Location
- Country: Romania
- Counties: Alba County
- Villages: Cugir, Vinerea, Șibot

Physical characteristics
- Source: confluence of headwaters Râul Mare and Râul Mic
- • location: Cugir
- • coordinates: 45°49′29″N 23°22′35″E﻿ / ﻿45.8246°N 23.3763°E
- Mouth: Mureș
- • location: Șibot
- • coordinates: 45°56′55″N 23°20′35″E﻿ / ﻿45.9486°N 23.3431°E
- Length: 67 km (42 mi)
- Basin size: 358 km^{2} (138 sq mi)

Basin features
- Progression: Mureș→ Tisza→ Danube→ Black Sea
- • left: Râul Mic
- • right: Râul Mare, Chișag

= Cugir (river) =

The Cugir (Kudzsir-patak) is a left tributary of the river Mureș in Romania.
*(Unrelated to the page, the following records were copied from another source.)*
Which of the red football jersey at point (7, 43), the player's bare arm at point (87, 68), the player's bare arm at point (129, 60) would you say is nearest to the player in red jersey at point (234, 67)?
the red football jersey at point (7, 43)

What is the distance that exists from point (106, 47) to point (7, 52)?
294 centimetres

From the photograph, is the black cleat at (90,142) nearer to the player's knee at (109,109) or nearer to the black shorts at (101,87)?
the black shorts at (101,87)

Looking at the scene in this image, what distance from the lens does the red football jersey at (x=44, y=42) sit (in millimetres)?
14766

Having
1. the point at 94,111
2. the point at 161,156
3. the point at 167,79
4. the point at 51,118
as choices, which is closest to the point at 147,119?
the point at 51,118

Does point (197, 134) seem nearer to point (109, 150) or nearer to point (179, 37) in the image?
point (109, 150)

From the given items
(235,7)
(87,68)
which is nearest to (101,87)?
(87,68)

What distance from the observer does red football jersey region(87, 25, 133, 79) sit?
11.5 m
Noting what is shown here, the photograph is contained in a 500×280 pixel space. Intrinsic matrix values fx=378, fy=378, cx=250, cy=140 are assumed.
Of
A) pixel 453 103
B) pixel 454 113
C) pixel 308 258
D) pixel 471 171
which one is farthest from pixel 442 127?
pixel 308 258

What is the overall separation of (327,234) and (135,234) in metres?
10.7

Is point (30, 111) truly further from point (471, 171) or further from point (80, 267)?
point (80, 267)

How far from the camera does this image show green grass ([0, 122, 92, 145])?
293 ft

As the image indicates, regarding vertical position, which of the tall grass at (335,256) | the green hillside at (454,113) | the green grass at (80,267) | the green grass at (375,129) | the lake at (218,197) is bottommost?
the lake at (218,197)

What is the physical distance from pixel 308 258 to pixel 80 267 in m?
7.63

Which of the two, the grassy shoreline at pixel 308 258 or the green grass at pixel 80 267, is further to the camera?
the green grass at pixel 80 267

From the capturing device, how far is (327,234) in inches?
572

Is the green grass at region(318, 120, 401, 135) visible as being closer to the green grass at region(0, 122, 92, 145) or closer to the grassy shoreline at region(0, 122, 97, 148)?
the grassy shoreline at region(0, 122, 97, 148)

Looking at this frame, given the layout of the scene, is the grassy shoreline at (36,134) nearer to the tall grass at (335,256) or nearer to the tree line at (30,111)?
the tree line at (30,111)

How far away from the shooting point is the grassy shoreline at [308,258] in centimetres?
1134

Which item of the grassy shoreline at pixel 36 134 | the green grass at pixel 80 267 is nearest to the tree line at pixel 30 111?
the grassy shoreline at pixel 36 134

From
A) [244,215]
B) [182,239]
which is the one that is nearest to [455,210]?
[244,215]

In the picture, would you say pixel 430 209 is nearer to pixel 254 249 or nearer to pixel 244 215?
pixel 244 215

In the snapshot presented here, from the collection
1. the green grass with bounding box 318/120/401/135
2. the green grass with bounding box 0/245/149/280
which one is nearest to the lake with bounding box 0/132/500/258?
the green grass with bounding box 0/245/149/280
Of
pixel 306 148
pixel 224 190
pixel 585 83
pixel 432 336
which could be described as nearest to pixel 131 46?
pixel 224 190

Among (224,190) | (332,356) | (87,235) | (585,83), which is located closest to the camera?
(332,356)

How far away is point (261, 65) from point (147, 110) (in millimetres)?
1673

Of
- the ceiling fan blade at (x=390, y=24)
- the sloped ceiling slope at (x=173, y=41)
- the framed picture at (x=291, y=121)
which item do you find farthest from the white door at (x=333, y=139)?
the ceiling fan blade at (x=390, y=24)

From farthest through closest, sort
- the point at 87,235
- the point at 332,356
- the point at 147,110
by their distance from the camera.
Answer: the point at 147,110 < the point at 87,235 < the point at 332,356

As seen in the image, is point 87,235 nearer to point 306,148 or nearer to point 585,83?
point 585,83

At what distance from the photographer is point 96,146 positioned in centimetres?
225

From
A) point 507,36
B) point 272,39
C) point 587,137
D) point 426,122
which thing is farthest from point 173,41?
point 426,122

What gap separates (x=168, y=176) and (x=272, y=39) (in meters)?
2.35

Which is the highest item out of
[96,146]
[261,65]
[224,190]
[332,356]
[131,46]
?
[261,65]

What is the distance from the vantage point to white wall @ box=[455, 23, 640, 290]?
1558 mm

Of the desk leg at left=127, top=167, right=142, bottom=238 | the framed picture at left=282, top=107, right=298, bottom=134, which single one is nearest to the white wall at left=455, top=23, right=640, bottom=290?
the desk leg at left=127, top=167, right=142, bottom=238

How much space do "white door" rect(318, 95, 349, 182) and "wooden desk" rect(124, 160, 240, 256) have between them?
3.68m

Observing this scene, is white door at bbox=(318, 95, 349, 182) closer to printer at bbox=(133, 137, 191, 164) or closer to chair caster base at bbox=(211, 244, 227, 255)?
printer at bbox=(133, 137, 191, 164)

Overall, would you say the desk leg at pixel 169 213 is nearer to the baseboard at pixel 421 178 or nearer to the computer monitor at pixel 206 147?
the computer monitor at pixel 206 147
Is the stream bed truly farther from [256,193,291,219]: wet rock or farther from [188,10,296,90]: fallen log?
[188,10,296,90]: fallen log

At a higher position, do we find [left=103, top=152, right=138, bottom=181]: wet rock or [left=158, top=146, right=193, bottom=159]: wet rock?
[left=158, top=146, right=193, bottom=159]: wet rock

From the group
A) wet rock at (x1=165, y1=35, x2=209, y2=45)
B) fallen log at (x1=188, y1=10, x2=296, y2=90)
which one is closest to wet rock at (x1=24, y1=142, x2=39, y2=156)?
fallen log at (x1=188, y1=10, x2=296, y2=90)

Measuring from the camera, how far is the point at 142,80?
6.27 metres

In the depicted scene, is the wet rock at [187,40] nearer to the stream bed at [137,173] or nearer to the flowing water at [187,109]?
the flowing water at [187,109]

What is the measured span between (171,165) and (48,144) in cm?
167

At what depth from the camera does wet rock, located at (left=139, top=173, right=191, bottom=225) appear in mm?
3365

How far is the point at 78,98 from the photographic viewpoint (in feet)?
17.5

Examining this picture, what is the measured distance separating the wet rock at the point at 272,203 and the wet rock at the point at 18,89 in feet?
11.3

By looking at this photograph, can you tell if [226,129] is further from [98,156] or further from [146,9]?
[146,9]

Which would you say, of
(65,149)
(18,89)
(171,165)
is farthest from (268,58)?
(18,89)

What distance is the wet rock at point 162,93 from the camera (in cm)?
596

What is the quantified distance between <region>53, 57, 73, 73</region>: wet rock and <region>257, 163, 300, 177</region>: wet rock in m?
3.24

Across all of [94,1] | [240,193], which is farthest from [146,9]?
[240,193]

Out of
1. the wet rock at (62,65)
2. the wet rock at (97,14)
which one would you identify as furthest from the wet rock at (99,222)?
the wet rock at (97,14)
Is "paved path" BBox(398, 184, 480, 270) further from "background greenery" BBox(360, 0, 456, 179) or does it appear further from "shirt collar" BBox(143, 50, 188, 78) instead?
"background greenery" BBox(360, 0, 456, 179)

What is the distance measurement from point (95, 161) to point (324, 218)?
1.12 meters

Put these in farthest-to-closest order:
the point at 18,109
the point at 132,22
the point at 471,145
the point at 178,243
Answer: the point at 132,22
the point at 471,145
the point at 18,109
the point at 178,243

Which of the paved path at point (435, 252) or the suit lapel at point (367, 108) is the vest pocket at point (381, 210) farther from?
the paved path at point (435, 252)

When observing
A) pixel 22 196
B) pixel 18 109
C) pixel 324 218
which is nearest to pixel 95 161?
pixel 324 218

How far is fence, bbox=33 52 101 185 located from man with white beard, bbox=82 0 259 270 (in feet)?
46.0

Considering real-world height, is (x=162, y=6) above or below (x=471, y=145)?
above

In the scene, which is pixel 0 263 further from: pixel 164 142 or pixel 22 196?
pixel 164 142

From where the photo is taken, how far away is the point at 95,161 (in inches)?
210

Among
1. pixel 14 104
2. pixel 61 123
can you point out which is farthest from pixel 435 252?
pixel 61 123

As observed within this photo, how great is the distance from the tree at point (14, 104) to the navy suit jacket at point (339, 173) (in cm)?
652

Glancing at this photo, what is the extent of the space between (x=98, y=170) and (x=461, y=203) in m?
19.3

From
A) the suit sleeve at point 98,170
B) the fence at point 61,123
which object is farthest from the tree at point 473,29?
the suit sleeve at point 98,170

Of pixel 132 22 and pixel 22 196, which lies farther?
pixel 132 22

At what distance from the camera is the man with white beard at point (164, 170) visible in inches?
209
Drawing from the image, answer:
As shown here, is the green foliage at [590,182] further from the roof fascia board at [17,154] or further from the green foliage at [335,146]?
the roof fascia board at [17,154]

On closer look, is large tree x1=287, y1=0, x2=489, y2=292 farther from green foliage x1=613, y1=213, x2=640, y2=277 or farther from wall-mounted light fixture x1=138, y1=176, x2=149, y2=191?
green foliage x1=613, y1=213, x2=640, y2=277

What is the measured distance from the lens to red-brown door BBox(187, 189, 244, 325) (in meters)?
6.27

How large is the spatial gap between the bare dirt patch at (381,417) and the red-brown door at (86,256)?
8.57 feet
It discharges into the Mureș near Șibot. Its length is 67 km (including its headwater Râul Mare) and its basin size is 358 km2.

==Course==
The river starts at the confluence of headwaters Râul Mare and Râul Mic in the town Cugir. Both rivers have their source in the Șureanu Mountains. From Cugir, the river flows north and discharges into the Mureș near Șibot. In the final 3 km before the confluence, two branches split from the main river: one towards the left along the village Șibot, one towards the right along the village Balomiru de Câmp.